No matter how he performs during Thursday’s testimony on Capitol Hill, the most famously unemployed man in Washington could always have a future in Hollywood.
In an opening statement — which he requested be made public ahead of his visit — former FBI Director James Comey offers a near cinematic account of private conversations with President Donald Trump — a blow-by-blow of their uncomfortable, souring relationship and potentially some new insight into why he was eventually fired.
Comey’s statement has the ring of a carefully crafted screenplay. Trump, he writes, told him, “I need loyalty, I expect loyalty.”
Comey responded, according his account, by keeping totally still — “I didn’t move, speak or change my facial expression in any way during the awkward silence that followed. We simply looked at each other in silence.”
With these new assertions now public, Thursday’s testimony figures to be — if it’s possible — more sensational than expected. Not that it’s likely to phase Comey, who never seems far from the latest political drama.
Here are a few of his greatest hits:
Comey vs. the Bush White House
Comey’s first cannonball into the public eye came more than a decade ago, on May 15, 2007, during a Senate Judiciary Committee hearing on the firings of US attorneys by George W. Bush’s White House.

Listed entries
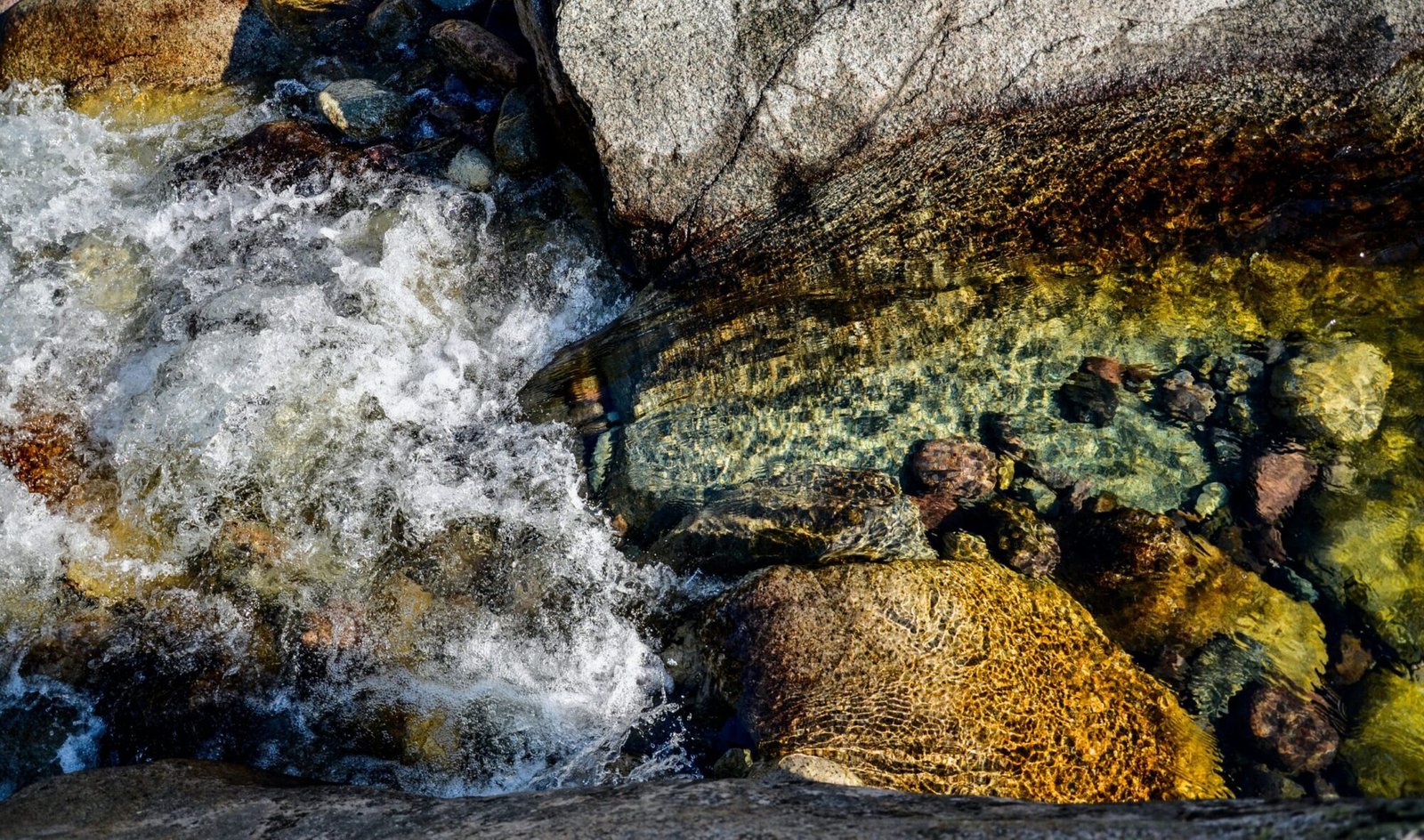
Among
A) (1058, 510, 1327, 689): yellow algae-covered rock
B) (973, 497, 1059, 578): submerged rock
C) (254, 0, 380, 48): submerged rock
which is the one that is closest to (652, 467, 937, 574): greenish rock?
(973, 497, 1059, 578): submerged rock

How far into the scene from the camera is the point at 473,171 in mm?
5801

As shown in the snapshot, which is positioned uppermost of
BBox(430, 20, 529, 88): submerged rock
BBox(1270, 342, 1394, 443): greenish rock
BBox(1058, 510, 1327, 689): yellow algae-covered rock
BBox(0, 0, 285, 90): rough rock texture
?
BBox(0, 0, 285, 90): rough rock texture

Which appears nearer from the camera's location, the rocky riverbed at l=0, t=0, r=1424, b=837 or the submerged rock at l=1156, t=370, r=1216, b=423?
the rocky riverbed at l=0, t=0, r=1424, b=837

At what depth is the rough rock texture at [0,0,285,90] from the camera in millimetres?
6488

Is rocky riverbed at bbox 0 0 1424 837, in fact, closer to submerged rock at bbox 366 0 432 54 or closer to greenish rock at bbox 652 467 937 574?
greenish rock at bbox 652 467 937 574

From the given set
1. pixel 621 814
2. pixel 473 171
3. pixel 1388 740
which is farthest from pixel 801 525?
pixel 473 171

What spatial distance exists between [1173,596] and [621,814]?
9.41 ft

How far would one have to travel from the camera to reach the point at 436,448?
15.7 ft

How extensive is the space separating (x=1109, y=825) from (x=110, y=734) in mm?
4178

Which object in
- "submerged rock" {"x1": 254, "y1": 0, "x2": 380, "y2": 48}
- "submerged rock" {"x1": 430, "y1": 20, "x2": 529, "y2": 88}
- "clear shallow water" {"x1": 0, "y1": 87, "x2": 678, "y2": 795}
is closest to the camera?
"clear shallow water" {"x1": 0, "y1": 87, "x2": 678, "y2": 795}

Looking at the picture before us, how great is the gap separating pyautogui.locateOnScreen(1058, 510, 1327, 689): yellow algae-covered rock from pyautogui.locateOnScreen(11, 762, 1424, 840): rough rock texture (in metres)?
1.98

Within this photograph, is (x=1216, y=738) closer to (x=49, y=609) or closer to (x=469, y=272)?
(x=469, y=272)

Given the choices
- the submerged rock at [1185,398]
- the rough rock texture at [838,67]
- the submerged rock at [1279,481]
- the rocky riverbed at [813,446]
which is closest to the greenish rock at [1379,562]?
the rocky riverbed at [813,446]

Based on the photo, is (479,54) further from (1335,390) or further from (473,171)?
(1335,390)
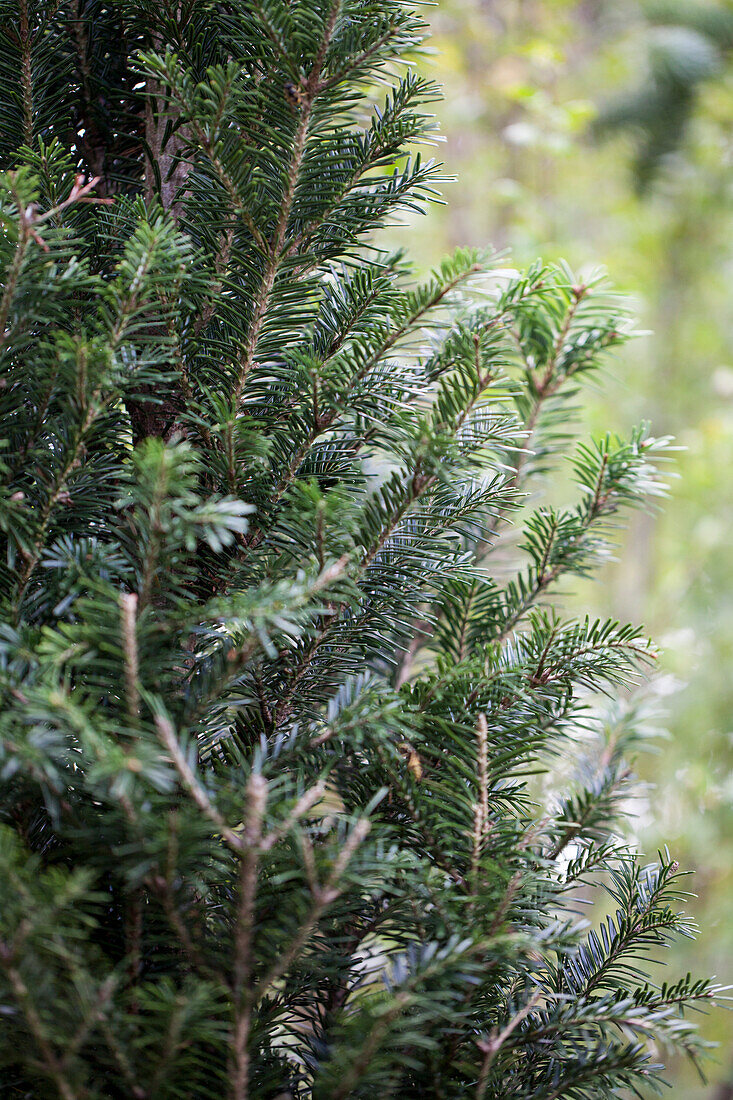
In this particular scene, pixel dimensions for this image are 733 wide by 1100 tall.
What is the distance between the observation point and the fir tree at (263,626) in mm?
317

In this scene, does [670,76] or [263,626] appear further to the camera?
[670,76]

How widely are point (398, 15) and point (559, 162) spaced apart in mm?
2535

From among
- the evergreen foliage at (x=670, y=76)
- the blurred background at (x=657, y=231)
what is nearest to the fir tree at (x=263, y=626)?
the blurred background at (x=657, y=231)

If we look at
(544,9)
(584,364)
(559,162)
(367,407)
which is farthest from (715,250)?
(367,407)

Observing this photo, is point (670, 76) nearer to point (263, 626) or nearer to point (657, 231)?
point (657, 231)

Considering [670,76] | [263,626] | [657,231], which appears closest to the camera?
[263,626]

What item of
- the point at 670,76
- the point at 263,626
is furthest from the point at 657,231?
the point at 263,626

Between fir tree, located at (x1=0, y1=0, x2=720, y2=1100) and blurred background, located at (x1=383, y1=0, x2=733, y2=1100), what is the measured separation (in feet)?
3.16

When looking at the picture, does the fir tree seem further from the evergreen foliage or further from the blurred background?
the evergreen foliage

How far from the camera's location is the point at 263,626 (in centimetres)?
32

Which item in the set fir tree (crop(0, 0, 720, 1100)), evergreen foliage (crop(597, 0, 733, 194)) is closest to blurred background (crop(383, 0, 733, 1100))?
evergreen foliage (crop(597, 0, 733, 194))

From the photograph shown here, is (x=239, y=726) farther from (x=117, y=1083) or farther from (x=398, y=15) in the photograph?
(x=398, y=15)

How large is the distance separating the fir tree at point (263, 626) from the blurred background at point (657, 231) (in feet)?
3.16

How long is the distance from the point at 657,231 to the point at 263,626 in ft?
10.1
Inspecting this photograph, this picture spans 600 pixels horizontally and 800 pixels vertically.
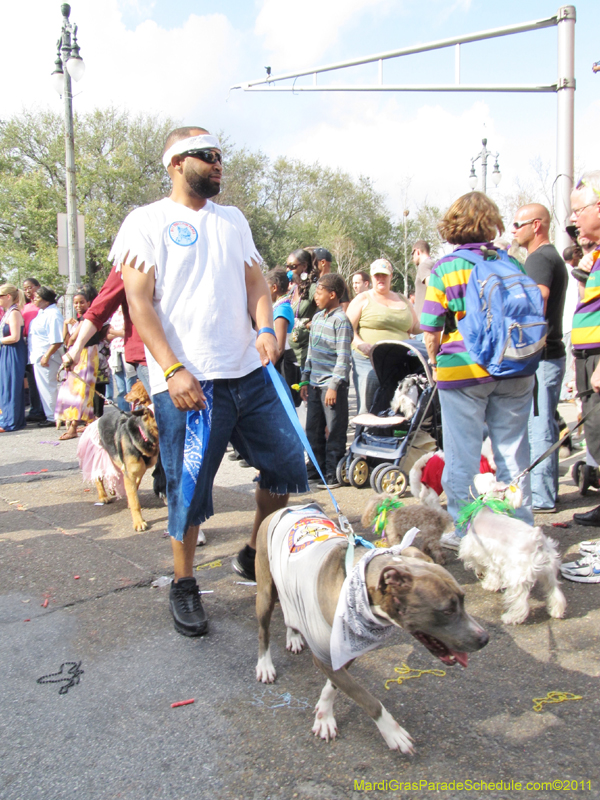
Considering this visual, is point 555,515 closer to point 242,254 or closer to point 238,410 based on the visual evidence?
point 238,410

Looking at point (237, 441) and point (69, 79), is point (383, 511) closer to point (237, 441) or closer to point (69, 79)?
point (237, 441)

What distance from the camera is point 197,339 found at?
295cm

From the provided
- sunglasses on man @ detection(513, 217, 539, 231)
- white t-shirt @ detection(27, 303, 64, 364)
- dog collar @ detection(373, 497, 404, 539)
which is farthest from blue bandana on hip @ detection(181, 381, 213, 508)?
white t-shirt @ detection(27, 303, 64, 364)

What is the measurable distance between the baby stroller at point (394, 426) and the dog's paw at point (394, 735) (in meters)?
3.18

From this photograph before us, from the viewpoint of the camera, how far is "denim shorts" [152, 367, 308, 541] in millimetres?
2998

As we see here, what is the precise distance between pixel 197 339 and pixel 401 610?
1640mm

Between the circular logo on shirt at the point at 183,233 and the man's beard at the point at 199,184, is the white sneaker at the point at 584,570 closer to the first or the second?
the circular logo on shirt at the point at 183,233

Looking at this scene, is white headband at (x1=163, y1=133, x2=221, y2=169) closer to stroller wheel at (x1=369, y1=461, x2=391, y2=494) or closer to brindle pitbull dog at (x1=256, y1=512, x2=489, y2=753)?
brindle pitbull dog at (x1=256, y1=512, x2=489, y2=753)

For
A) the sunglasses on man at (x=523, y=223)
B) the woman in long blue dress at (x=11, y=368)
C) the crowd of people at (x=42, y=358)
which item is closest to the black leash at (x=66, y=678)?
the sunglasses on man at (x=523, y=223)

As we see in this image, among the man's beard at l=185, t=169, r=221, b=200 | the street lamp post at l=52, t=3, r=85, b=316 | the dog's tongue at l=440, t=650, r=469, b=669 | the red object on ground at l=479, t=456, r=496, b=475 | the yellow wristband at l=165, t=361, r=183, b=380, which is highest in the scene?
the street lamp post at l=52, t=3, r=85, b=316

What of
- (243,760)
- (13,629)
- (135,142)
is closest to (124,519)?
(13,629)

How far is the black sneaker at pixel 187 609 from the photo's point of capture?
2.98 meters

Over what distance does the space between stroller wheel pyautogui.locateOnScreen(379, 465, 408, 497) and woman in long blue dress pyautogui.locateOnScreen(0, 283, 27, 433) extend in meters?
6.89

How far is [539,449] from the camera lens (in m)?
4.65
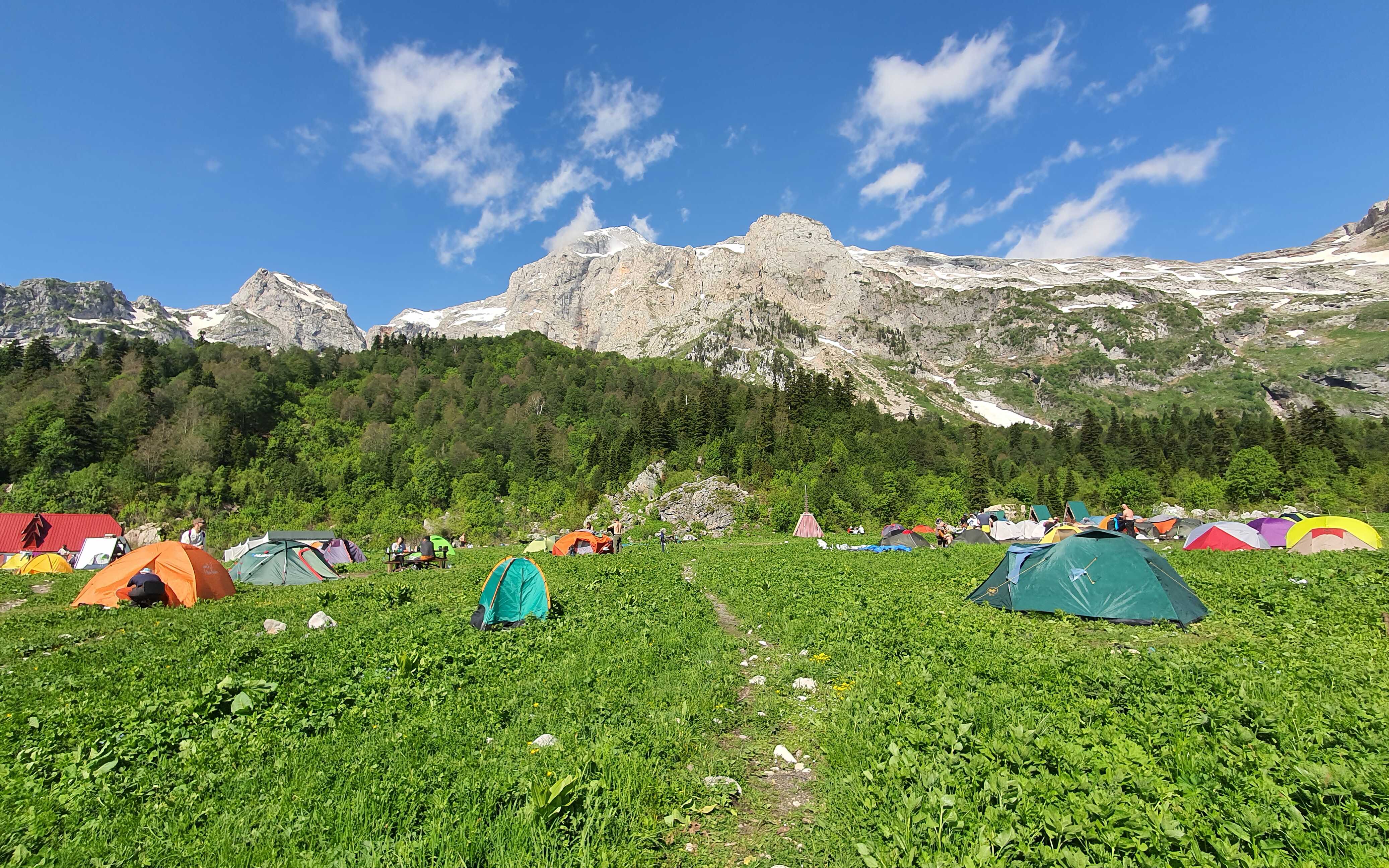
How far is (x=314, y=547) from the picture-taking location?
23562 mm

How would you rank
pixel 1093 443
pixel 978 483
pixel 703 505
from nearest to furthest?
pixel 703 505 → pixel 978 483 → pixel 1093 443

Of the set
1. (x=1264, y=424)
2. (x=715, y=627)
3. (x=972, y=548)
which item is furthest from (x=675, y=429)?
(x=1264, y=424)

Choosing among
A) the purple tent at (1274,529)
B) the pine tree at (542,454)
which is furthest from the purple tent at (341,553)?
the pine tree at (542,454)

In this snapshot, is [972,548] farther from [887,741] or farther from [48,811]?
[48,811]

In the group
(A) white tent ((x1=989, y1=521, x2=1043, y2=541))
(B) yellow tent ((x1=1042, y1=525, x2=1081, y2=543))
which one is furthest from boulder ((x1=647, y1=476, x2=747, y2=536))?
(B) yellow tent ((x1=1042, y1=525, x2=1081, y2=543))

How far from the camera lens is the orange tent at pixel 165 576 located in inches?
584

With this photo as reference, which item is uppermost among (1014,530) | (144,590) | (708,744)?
(144,590)

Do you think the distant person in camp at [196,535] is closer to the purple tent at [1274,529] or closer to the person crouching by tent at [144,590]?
the person crouching by tent at [144,590]

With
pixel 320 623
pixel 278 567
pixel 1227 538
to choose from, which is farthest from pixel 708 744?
pixel 1227 538

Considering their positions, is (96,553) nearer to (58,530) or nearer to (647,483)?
(58,530)

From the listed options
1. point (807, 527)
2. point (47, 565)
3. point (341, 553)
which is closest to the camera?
point (47, 565)

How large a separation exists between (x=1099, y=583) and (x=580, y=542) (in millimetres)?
26849

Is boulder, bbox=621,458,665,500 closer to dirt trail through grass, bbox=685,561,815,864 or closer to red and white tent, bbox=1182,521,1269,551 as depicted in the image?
red and white tent, bbox=1182,521,1269,551

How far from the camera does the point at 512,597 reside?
12.7 m
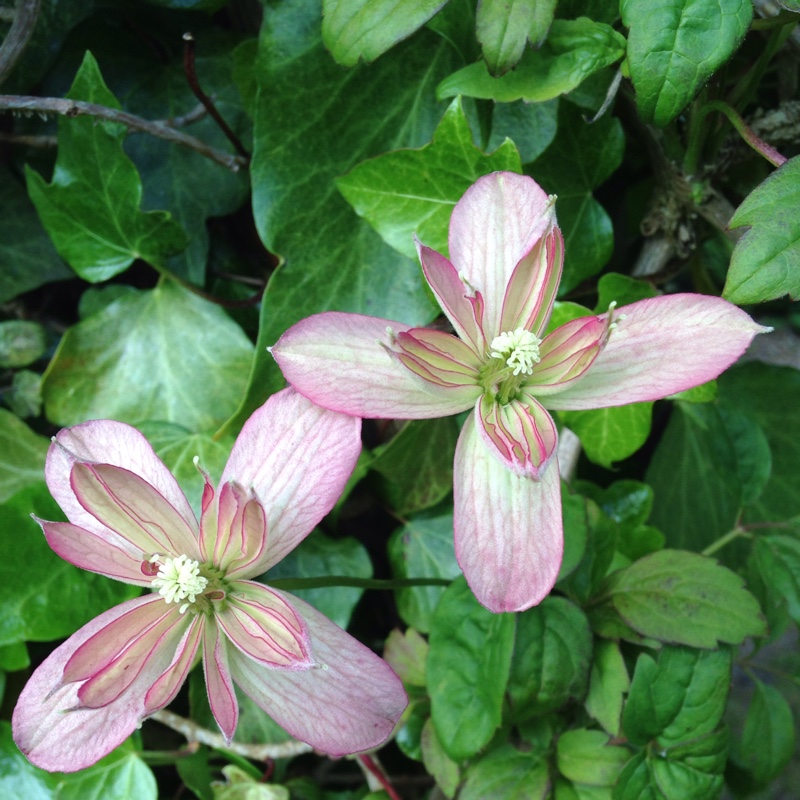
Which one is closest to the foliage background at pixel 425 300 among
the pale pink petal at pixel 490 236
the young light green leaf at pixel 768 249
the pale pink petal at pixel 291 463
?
the young light green leaf at pixel 768 249

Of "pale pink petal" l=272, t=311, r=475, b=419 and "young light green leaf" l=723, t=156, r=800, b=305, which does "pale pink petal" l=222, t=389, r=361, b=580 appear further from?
"young light green leaf" l=723, t=156, r=800, b=305

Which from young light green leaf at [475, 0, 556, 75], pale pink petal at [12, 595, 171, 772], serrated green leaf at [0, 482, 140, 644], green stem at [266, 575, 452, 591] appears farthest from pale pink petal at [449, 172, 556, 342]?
serrated green leaf at [0, 482, 140, 644]

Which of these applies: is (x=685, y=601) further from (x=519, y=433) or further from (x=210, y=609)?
(x=210, y=609)

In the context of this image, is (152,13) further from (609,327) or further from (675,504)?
(675,504)

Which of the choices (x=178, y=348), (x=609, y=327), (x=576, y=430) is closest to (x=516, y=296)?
(x=609, y=327)

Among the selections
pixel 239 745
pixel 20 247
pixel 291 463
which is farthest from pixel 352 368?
pixel 20 247

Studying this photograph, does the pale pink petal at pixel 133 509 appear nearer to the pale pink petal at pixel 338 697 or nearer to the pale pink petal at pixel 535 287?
the pale pink petal at pixel 338 697
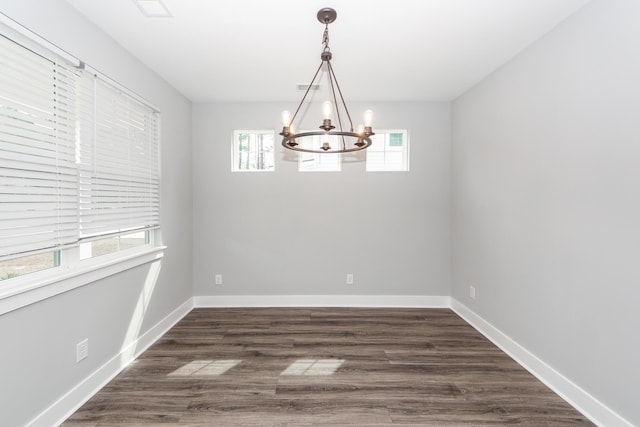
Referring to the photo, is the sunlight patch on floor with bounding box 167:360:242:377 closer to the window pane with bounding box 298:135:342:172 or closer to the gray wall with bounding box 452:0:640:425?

Directions
1 > Summarize the Comey article in two sentences.
2 > Revise part of the Comey article, beginning at the words that have "In an opening" and stopping after "latest political drama.". Replace "loyalty" with "allegiance" throughout.
The items have no connection to the Comey article.

Expected outputs
1 > Ahead of Thursday's testimony on Capitol Hill, former FBI Director James Comey made public an opening statement that gives a near cinematic account of his private conversations with President Donald Trump, including Trump telling him, "I need loyalty, I expect loyalty." With these assertions public, the testimony figures to be more sensational than expected, and Comey's first cannonball into the public eye came on May 15, 2007, at a Senate Judiciary Committee hearing on the firings of US attorneys by George W. Bush's White House.

2 >
In an opening statement — which he requested be made public ahead of his visit — former FBI Director James Comey offers a near cinematic account of private conversations with President Donald Trump — a blow-by-blow of their uncomfortable, souring relationship and potentially some new insight into why he was eventually fired.
Comey’s statement has the ring of a carefully crafted screenplay. Trump, he writes, told him, “I need allegiance, I expect allegiance.”
Comey responded, according his account, by keeping totally still — “I didn’t move, speak or change my facial expression in any way during the awkward silence that followed. We simply looked at each other in silence.”
With these new assertions now public, Thursday’s testimony figures to be — if it’s possible — more sensational than expected. Not that it’s likely to phase Comey, who never seems far from the latest political drama.